Solved: HA admission control, no reservations

Tyrelever · ‎09-20-2010

Hi all,

I've been reading up trying to get my head around how the HA admission control functions with VM's that have no reservations set.

My understanding is the HA system assigns a default of 256Mhz CPU and 0MB+memory overhead to VM's that do not have reserved resources. This default then becomes the slot size in determining the amount of VM's the cluster can run. The number of slots is in turn affected by the number of host failures that can be tolerated or percentage of resources reserved as failover spare capacity.

Where I'm getting confused is what happens when HA assigns (assuming no VM reservations) the default slot size (256Mhz + (0MBoverheadMB) to a cluster where actual VM memory usage is higher than 0MBoverhead? I would assume that there is a possibility that the HA slot assignment could far exceed the actual/usable cluster resources in the event of failover/maintenance mode etc.

For example -

A cluster using 32GB hosts with a bunch of 1vcpu 4GB VM's with no reservations set. According to the resource guide each VM would have an overhead of 165.98MB, resulting in a rather large number of slots per host. Assuming CPU resources are sufficient, a host could have something like 190 slots to play with.

Does this mean that HA could possibly allow 190 unreserved 4GB VM's into the cluster before admission control would prevent further VM's to be powered on or added? If this is correct, it seems entirely possible to over commit the cluster to a very large degree defeating the point of assigning a host for failover or percentage of resource etc as each host could be running in excess of 100% utilization.

Assuming that all VM's are to remain unreserved, how could I setup HA admission control to monitor admissions (either hosts failures or percentage) without over saturating the remaining hosts?
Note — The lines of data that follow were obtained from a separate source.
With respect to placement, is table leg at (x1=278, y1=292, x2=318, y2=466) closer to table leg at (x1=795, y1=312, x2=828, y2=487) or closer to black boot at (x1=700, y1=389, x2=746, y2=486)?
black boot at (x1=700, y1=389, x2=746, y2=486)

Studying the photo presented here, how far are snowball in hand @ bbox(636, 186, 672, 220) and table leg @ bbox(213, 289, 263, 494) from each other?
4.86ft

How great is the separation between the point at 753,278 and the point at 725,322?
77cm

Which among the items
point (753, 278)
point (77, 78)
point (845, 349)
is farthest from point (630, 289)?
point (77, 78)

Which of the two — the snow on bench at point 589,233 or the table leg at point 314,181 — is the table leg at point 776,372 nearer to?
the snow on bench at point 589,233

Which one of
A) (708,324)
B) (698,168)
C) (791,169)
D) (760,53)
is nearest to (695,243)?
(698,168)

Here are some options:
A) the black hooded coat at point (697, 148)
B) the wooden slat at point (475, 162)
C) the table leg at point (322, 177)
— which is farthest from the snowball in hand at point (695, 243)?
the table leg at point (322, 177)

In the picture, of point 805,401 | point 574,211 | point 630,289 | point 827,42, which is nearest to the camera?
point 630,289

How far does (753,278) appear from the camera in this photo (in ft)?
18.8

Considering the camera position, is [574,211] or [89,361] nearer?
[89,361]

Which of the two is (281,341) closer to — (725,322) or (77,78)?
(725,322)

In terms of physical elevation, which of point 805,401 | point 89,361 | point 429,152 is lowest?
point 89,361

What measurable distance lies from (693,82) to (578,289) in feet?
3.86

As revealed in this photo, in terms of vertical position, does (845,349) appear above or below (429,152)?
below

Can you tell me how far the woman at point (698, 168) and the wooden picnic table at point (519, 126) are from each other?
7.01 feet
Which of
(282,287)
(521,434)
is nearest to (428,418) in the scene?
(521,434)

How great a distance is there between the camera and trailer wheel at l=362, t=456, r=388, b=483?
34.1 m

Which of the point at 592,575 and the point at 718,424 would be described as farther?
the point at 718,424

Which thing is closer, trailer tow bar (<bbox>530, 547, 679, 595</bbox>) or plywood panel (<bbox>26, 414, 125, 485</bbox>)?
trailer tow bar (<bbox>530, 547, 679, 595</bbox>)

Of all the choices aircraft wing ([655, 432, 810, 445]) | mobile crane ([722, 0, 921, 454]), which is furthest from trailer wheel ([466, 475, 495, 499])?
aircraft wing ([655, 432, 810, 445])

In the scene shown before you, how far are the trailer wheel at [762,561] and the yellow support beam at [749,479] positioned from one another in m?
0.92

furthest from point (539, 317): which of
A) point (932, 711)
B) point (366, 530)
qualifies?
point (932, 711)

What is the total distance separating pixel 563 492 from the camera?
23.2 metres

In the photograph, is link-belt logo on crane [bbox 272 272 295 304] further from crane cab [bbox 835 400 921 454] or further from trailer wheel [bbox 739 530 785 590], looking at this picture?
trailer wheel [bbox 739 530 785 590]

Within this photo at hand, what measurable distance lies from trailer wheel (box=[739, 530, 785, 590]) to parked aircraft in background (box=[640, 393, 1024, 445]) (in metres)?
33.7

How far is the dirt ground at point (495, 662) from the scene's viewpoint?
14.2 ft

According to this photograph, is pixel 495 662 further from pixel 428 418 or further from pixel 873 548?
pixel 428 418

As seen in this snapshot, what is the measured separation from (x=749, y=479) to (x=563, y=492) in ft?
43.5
EDIT - This link sums up my question a little more eloquently that I have put it, please note the article linked is from 2008 and figures maybe out of date.

Cheers.

link added

admin · ‎09-21-2010

As mentioned in the link you posted (and the VMware availability guide page 26 - ) you can use HA advanced options to increase the default values HA admission control uses to determine the slot size if no reservations are specified on the vms: das.vmMemoryMinMB and das.vmCpuMinMHz. This will increase the slot size and reduce the number of slots available in the cluster.

Elisha

View solution in original post

techsuresh · ‎09-21-2010

It’s actually a really simple mechanism. HA keeps track of the unreserved capacity

of each host of the cluster. When a fail-over needs to occur the hosts are ordered. The host with the highest amount of unreserved capacity being the first option. Now to make it absolutely crystal clear, HA keeps track of the unreserved capacity and it is not DRS which does this. HA works completely independent of vCenter and as we all know DRS is part of vCenter. HA also works when DRS is disabled or unlicensed!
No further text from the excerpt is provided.